Tips for Safer Food Storage and Handling
You can start practicing safe handling as soon
as you choose your foods in the market. Here are
some basic tips:


* Separate raw meat, poultry, seafood, and eggs from other foods in your shopping cart, grocery bags, and refrigerator. Use the plastic bags provided in the market (or your own) to further isolate these foods.
* Wash hands and surfaces often. Wash hands for at least 20 seconds before and after handling food.
* Rinse all fruit and vegetables, including those with rinds that won’t be eaten.
* Never place any food on an uncleaned surface.
* Refrigerate foods promptly in a fridge set to a temperature of 40°F or below. Bacteria that cause food poisoning multiply most quickly between 40°F and 140°F.

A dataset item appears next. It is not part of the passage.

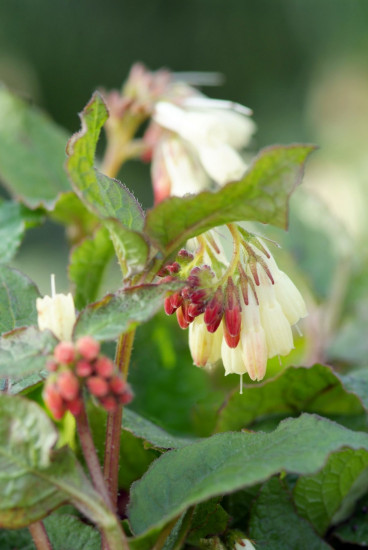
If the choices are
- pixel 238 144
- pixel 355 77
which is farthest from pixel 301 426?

* Never let raw meat, poultry, eggs, fish, cooked food, or cut fruits and vegetables sit at room temperature for more than two hours before refrigerating.
* Frozen foods should be kept at a temperature of 0°F or below.
* Do not defrost foods at room temperature. Defrost in the fridge, cold water, or the microwave. Cook immediately once they have been thawed.
* Roasts and steaks should be at least 145°F.
* Poultry should be at least 165°F. Check internal temperature at the innermost part of the thigh or wing and the thickest part of the breast.
* Ground meat should be at least 160°F. The process of grinding distributes bacteria.
* Fish should be at least 145°F and/or until the flesh is opaque and flakes easily with a fork.
* Eggs should be cooked until the yolk and white are firm.
* When microwaving, stir and rotate to ensure there are no cold spots.
* Sauces and gravies should be brought to a boil when reheating.
* Other leftovers should be heated thoroughly to 165°F.